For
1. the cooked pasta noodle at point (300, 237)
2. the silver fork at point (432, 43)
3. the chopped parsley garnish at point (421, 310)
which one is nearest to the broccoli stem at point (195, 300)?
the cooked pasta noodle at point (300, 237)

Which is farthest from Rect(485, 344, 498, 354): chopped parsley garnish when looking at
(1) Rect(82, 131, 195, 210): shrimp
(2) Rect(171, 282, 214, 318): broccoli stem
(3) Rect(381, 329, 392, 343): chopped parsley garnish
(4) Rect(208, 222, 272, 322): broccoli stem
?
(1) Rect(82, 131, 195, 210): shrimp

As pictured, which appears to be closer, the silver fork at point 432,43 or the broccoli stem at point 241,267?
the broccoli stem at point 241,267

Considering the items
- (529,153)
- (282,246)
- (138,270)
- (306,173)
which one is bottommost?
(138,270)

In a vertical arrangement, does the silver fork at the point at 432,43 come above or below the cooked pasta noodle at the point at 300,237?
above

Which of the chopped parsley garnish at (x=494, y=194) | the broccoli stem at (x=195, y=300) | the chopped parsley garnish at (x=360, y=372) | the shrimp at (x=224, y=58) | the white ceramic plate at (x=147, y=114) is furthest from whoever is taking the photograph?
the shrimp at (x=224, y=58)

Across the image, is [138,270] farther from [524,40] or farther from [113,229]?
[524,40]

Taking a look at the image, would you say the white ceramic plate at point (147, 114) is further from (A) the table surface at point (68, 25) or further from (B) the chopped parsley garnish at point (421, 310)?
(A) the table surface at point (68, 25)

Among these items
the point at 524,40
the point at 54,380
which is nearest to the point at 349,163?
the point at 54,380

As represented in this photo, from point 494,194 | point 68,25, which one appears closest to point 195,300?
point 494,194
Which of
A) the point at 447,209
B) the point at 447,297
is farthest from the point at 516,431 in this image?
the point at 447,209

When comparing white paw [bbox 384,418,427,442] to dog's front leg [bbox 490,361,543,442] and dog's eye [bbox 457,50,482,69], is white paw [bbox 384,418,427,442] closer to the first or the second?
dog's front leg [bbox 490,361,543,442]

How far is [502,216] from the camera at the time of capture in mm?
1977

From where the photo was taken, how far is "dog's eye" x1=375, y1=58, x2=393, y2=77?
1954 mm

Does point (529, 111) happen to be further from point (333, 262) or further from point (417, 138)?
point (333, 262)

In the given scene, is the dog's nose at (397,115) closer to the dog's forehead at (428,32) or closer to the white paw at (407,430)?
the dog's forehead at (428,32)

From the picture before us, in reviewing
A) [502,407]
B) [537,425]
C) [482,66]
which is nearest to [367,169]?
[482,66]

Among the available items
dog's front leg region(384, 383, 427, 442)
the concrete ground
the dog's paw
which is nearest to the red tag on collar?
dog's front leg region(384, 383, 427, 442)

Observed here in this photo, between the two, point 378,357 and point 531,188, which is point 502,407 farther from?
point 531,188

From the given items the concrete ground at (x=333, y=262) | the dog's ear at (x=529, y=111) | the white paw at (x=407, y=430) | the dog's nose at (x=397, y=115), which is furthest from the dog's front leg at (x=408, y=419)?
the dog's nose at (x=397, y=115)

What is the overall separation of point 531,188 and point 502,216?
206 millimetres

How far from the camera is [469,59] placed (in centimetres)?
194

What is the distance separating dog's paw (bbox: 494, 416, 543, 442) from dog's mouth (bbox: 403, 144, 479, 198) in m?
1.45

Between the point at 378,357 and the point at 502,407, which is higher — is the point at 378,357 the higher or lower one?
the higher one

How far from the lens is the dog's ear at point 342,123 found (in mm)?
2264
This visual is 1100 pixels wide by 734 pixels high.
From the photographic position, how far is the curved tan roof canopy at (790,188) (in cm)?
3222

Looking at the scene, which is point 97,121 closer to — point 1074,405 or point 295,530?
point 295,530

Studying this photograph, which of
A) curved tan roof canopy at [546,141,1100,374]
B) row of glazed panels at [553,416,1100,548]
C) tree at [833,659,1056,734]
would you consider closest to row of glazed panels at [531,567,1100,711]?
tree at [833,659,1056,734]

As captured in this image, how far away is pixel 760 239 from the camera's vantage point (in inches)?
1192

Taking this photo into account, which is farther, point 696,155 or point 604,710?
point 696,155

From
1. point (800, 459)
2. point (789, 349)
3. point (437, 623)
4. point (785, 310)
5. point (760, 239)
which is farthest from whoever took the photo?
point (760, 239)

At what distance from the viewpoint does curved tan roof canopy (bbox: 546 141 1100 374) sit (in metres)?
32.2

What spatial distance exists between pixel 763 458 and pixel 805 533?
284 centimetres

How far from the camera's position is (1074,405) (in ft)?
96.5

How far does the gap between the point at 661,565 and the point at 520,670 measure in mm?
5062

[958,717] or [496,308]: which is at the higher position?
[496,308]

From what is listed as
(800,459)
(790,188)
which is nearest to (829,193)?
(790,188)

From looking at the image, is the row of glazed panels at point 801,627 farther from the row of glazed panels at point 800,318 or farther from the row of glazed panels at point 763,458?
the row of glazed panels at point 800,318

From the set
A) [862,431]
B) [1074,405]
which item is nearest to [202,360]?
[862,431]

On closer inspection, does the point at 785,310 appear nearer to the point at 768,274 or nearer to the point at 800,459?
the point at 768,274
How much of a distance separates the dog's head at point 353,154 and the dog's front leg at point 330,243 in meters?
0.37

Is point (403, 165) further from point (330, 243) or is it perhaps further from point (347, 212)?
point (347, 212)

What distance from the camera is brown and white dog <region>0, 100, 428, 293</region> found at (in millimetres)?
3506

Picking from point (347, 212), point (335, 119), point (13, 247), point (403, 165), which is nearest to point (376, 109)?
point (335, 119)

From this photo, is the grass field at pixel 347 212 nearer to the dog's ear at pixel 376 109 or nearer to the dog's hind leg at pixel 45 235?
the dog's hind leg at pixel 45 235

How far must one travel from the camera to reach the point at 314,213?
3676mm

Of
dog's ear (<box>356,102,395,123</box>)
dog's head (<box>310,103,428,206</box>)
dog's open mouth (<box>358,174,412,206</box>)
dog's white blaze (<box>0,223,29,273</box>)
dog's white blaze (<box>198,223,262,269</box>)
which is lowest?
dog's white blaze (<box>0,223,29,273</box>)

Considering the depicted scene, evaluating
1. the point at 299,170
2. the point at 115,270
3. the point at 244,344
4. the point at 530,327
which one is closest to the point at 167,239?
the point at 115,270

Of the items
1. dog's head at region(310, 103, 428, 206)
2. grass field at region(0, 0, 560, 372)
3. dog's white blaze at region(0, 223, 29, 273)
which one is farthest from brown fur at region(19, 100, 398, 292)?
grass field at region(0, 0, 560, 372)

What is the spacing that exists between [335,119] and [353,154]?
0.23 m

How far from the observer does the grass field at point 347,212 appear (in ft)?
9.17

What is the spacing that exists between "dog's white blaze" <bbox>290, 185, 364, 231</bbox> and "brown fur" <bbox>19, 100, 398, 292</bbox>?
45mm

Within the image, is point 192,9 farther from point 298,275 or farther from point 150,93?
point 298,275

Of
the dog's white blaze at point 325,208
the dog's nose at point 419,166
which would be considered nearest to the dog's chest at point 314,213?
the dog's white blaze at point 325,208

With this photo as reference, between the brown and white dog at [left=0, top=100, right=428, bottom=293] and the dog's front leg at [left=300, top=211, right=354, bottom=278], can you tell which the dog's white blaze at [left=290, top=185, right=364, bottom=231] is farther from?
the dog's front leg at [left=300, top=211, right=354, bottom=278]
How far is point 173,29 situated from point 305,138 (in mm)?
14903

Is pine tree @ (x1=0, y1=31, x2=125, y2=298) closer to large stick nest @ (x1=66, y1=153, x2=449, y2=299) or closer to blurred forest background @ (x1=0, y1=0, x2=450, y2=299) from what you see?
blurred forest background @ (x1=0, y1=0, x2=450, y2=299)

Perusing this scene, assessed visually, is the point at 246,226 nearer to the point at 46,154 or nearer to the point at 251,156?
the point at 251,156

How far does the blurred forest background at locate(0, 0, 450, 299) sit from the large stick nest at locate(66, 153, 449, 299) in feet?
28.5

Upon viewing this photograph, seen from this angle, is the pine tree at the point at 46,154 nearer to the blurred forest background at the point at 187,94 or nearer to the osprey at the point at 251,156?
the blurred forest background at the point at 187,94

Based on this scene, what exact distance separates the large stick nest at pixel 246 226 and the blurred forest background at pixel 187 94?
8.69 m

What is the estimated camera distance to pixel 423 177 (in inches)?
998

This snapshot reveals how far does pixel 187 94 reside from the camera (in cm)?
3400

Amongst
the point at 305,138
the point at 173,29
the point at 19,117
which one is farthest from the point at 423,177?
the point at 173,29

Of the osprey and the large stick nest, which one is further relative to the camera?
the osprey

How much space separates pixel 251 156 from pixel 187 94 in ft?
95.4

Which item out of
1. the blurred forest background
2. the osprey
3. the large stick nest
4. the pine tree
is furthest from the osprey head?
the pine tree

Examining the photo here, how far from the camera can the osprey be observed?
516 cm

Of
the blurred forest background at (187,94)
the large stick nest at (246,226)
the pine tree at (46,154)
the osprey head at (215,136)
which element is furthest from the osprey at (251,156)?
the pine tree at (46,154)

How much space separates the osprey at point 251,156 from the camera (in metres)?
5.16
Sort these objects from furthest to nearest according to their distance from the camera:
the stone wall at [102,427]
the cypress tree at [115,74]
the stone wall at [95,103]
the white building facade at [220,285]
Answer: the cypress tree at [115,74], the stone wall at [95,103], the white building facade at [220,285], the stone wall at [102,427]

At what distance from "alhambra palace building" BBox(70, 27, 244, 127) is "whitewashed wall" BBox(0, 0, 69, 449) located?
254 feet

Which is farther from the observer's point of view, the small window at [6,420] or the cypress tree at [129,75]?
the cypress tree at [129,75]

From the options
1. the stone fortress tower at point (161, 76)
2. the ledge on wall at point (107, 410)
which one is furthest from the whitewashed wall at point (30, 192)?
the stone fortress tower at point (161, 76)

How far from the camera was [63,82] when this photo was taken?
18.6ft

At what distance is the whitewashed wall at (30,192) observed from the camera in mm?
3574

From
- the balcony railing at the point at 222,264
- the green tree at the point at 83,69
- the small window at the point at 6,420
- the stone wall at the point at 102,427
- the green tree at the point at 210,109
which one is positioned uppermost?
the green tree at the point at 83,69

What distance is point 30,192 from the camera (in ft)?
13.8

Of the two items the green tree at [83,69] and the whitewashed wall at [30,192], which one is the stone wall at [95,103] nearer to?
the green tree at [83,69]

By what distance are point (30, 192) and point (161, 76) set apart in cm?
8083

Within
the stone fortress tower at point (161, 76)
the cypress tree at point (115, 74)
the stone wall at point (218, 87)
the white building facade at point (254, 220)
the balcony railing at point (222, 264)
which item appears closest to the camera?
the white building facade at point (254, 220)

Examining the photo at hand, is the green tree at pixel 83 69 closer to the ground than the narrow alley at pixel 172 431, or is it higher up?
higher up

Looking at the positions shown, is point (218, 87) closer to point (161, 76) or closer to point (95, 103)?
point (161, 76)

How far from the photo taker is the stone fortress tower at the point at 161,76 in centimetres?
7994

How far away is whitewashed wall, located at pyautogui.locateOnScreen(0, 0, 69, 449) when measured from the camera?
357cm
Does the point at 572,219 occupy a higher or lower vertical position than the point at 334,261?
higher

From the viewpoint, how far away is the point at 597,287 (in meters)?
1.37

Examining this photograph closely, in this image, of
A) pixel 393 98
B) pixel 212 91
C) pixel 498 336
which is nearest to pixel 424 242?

**********

Task: Begin with the line that contains "Looking at the positions" and end with the last line of the records; set down every line in that span exactly, and nothing else.

Output below:
Looking at the positions shown, is point (218, 87) closer to point (161, 76) or closer to point (95, 103)?
point (161, 76)

How far from the photo taker is the stone fortress tower at the point at 161,76 in centimetres?
7994

How far away is whitewashed wall, located at pyautogui.locateOnScreen(0, 0, 69, 449) when measured from the camera?
357cm
Does the point at 572,219 occupy a higher or lower vertical position than the point at 334,261?
higher

From the viewpoint, how far away is the point at 597,287 (in meters)?
1.37

Examining this photograph closely, in this image, of
A) pixel 393 98
B) pixel 212 91
C) pixel 498 336
which is nearest to pixel 424 242?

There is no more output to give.